According to the FDA, frostbite is a local or systemic injury to the human body caused by the effects of cold and dampness, and frostbite can be divided into several stages, from mild frostbite, which does not require medical intervention and does not cause permanent damage, to severe frostbite, where the underlying tissues freeze and blood flow stops, and sometimes requires amputation.
On February 20, Pang Xiaowen, chief physician of the ** Department of the Air Force Characteristic Medical Center, told the People's ** Health Client reporter that frostbite is usually divided into four grades, and the so-called "severe frostbite" refers to fourth-degree frostbite, that is, it may freeze to muscles, bones, and even necrosis of limbs, and there may be generalized frostbite, and severe cases may face the risk of amputation.

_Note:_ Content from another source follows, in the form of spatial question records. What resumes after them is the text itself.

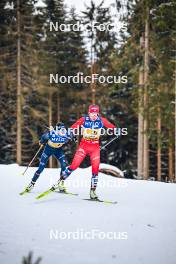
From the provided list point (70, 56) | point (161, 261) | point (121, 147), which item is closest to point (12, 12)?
point (70, 56)

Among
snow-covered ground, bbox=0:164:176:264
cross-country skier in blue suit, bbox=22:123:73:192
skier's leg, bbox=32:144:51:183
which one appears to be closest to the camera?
snow-covered ground, bbox=0:164:176:264

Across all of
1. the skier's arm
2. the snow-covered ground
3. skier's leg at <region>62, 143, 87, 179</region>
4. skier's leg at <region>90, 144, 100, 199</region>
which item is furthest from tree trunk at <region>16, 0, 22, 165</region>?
skier's leg at <region>90, 144, 100, 199</region>

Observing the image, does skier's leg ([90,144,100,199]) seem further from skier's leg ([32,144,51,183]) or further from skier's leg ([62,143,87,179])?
skier's leg ([32,144,51,183])

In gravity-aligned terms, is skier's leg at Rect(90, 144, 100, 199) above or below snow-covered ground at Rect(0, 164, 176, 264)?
above

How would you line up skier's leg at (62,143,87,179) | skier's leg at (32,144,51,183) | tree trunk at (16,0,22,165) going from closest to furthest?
skier's leg at (62,143,87,179) < skier's leg at (32,144,51,183) < tree trunk at (16,0,22,165)

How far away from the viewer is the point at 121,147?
29.9 m

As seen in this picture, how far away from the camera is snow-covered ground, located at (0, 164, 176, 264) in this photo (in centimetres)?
445

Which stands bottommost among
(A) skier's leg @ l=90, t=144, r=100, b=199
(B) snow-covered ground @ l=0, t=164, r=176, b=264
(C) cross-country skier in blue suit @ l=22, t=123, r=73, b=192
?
(B) snow-covered ground @ l=0, t=164, r=176, b=264

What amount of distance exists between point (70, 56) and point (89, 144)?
21716 mm

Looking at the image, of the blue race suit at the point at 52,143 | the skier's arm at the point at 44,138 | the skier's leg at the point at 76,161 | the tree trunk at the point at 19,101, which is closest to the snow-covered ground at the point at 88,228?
the skier's leg at the point at 76,161

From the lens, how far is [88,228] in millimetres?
5543

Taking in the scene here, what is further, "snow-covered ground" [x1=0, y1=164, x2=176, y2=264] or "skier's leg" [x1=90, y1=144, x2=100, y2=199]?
"skier's leg" [x1=90, y1=144, x2=100, y2=199]

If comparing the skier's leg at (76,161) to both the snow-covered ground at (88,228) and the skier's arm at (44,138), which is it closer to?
the snow-covered ground at (88,228)

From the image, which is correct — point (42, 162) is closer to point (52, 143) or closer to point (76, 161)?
point (52, 143)
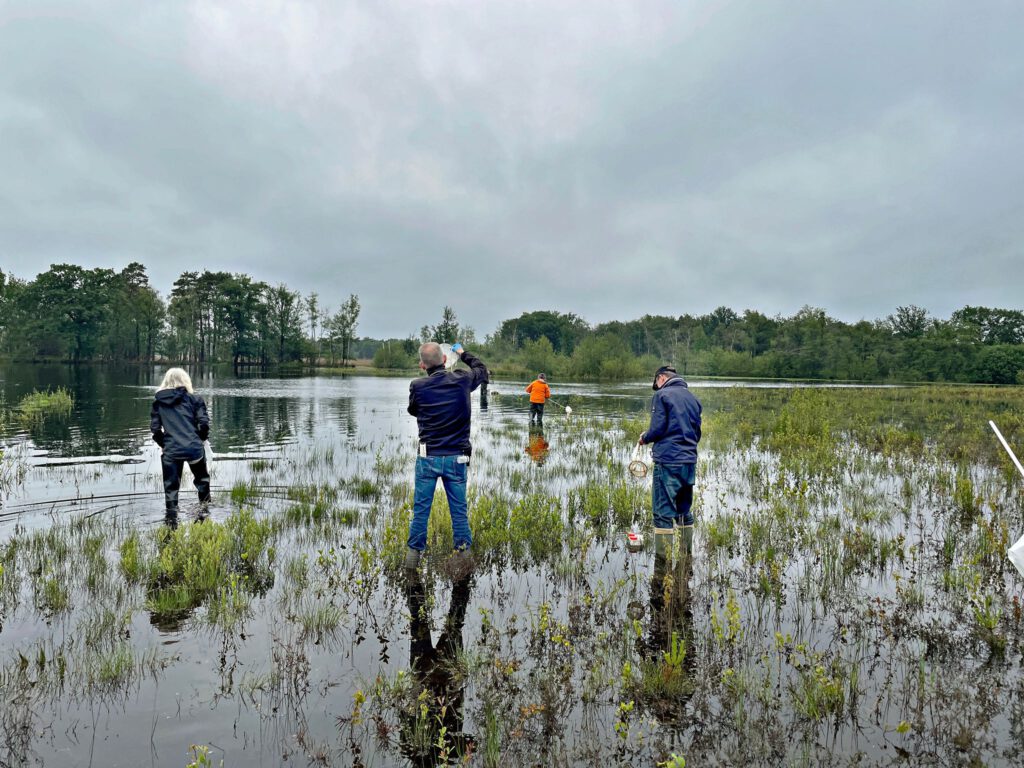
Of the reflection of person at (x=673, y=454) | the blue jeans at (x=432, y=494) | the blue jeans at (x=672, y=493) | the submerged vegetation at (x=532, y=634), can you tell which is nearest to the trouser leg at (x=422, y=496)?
the blue jeans at (x=432, y=494)

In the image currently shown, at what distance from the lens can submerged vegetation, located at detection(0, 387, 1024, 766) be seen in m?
3.69

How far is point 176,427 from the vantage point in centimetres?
813

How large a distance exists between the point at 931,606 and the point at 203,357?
127m

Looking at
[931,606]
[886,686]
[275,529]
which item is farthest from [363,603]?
[931,606]

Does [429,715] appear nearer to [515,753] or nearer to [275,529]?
[515,753]

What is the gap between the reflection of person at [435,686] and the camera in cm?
356

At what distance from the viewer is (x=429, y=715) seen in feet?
12.8

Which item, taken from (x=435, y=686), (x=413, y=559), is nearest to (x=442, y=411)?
(x=413, y=559)

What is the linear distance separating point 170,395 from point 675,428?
696 centimetres

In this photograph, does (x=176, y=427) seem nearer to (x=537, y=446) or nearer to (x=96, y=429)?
Result: (x=537, y=446)

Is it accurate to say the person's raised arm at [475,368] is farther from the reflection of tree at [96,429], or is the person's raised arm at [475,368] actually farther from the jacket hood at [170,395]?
the reflection of tree at [96,429]

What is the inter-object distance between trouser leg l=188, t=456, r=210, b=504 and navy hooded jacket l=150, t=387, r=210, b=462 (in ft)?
1.64

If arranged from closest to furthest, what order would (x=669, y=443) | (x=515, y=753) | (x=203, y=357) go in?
(x=515, y=753) → (x=669, y=443) → (x=203, y=357)

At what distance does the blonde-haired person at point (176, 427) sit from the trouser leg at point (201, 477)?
37cm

Severe frostbite is not a very common problem in our country, but for such patients, once severe frostbite occurs, it often faces devastating consequences. Pang Xiaowen said that severe frostbite is prone to occur in areas with frequent extreme cold weather, such as Northern Europe, Siberia and other places. In addition, people working in special operations may also be at risk of severe frostbite.

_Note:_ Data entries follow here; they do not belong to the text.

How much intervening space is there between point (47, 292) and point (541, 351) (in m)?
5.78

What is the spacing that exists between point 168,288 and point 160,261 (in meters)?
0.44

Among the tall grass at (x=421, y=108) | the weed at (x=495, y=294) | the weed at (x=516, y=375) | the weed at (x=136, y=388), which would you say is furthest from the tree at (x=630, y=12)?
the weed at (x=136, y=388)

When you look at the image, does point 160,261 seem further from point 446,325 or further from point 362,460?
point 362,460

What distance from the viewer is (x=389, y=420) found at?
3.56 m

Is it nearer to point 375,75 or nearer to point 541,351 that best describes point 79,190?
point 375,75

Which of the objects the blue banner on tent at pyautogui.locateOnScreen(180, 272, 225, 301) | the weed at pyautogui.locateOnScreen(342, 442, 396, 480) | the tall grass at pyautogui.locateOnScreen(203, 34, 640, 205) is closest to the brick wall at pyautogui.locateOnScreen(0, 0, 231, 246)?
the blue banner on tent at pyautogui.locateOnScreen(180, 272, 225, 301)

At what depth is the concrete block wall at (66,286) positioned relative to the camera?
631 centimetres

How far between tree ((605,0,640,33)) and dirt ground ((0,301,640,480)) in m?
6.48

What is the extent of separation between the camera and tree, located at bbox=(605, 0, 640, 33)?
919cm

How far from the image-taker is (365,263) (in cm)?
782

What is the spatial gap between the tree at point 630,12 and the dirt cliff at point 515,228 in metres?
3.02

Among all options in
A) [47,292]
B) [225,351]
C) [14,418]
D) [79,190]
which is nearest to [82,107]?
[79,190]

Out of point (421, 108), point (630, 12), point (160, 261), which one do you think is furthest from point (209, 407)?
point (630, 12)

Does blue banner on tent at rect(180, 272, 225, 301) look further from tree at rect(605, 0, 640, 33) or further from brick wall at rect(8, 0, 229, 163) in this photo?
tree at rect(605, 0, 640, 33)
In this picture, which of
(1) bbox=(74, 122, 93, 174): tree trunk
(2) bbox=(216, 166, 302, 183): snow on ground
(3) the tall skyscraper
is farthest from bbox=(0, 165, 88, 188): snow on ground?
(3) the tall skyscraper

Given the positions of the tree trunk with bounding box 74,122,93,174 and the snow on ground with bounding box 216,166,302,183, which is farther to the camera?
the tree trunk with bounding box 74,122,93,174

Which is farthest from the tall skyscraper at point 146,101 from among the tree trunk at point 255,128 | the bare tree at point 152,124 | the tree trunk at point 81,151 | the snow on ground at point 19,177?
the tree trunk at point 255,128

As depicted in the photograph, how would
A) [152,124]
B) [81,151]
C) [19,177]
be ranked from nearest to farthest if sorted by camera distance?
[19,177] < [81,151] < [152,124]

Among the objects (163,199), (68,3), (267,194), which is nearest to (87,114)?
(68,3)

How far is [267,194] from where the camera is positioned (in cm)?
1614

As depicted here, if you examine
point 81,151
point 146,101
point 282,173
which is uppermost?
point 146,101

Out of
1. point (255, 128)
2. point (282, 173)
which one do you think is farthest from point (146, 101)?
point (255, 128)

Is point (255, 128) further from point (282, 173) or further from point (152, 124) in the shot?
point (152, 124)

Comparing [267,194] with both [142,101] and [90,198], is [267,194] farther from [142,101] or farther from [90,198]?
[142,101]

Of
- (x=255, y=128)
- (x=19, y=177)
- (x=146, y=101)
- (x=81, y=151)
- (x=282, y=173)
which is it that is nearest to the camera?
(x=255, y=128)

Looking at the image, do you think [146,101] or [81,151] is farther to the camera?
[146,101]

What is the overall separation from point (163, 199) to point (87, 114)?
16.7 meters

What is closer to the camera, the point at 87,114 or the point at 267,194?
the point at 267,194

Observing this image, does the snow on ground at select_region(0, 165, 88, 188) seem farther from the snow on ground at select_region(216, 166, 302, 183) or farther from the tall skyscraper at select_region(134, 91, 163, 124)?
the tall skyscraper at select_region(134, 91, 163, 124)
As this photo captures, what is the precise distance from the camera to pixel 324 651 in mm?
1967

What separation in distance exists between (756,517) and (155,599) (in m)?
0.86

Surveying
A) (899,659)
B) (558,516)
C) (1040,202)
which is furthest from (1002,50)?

Ding Sheng pointed out that the approval of Aurlumyn will bring new methods to patients, but it is still necessary to pay attention to effective measures to prevent frostbite. Due to various reasons such as demand factors, there is less drug research and development focusing on the field of severe frostbite, and the approval of Aurlumyn can be said to be an important progress, but this field still needs further research and attention.
Regarding the listing of the above drugs, Eicos Sciences issued a statement saying that Aurlumyn is expected to be launched in the spring of 2024, although the current sales ** have not yet been determined.